**Work request 1**.
List each distinct all-capital abbreviation that appears in the commentary on the investment plan, giving each one once.
**Work request 2**.
Repeat word for word everything in the commentary on the investment plan from "Since the FG" down to "time to mature.".

**Page excerpt**.
⟨

Since the FG document is not yet published, it’s unfair to judge their proposed investment plan on the basis of a flimsy newspaper report. But the list of proposed investment areas is worrying and suggests the likelihood of funds being frittered away – like pouring water into a colander – on job creation ideas that may never amount to anything much, even if they look very appealing in an election manifesto.
First of all any such investments would have to be export driven and thus capable of holding their own in the international competitive marketplace; secondly it might take many years and a lot of money down the drain to separate the wheat from the chaff in this respect, so any job creation effect might be temporary and come at a very high cost per job and thirdly, well you need a lot of luck and luck is also a manufactured thing that takes a lot of time to mature.
Irrespective of the old Spring/Bruton ideological battles about the 1980s NDA, in the end the Agency was subsumed into the IDA. If reviving that concept is what FG has in mind, then it’s a bit stale as an idea and wouldn’t work this time either for the same reasons it was a flop in the 1980s. Also, it would possibly be duplicating the work of a range of existing agencies.
But we should look forward to the FG paper when it somes to light and can be properly scrutinised. Good on them too, at least they’re churning out detailed policy ideas rather than just mouthing empty crowd pleasing platitudes about protecting the taxpayer and pointing bony fingers of blame in all directions.

⟩

**Dataset content**.
⟨

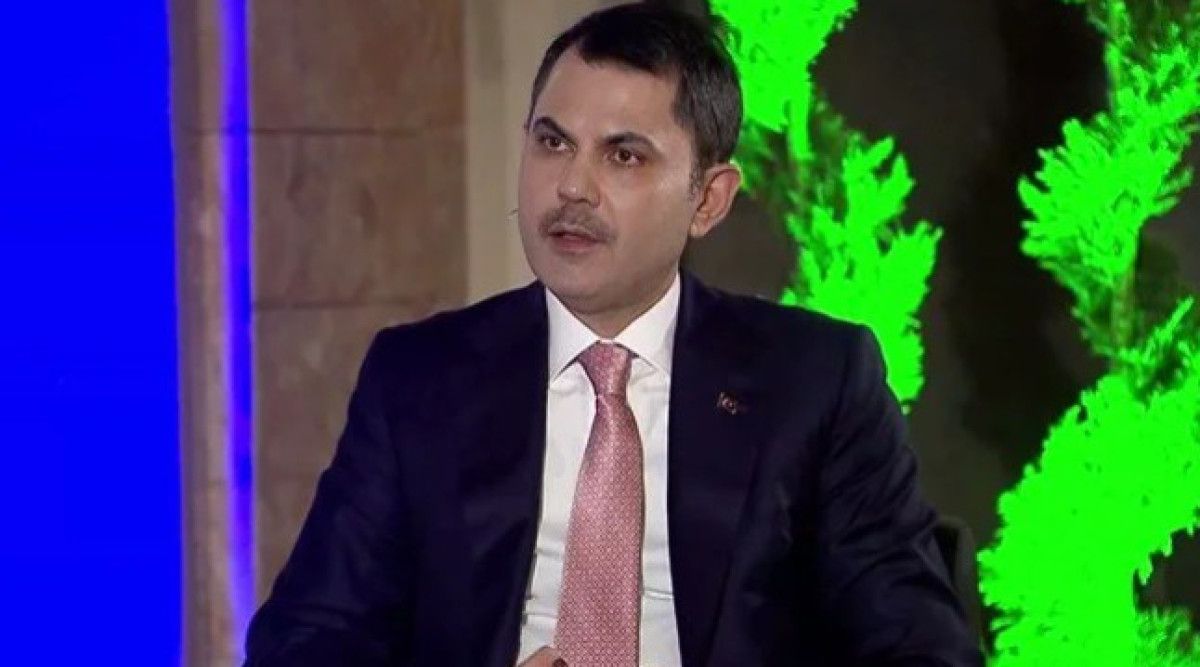 Bakan Kurum duyurdu: Yeni sosyal konut projesi başlatacağız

⟩

**Written reply 1**.
FG
NDA
IDA

**Written reply 2**.
Since the FG document is not yet published, it’s unfair to judge their proposed investment plan on the basis of a flimsy newspaper report. But the list of proposed investment areas is worrying and suggests the likelihood of funds being frittered away – like pouring water into a colander – on job creation ideas that may never amount to anything much, even if they look very appealing in an election manifesto.
First of all any such investments would have to be export driven and thus capable of holding their own in the international competitive marketplace; secondly it might take many years and a lot of money down the drain to separate the wheat from the chaff in this respect, so any job creation effect might be temporary and come at a very high cost per job and thirdly, well you need a lot of luck and luck is also a manufactured thing that takes a lot of time to mature.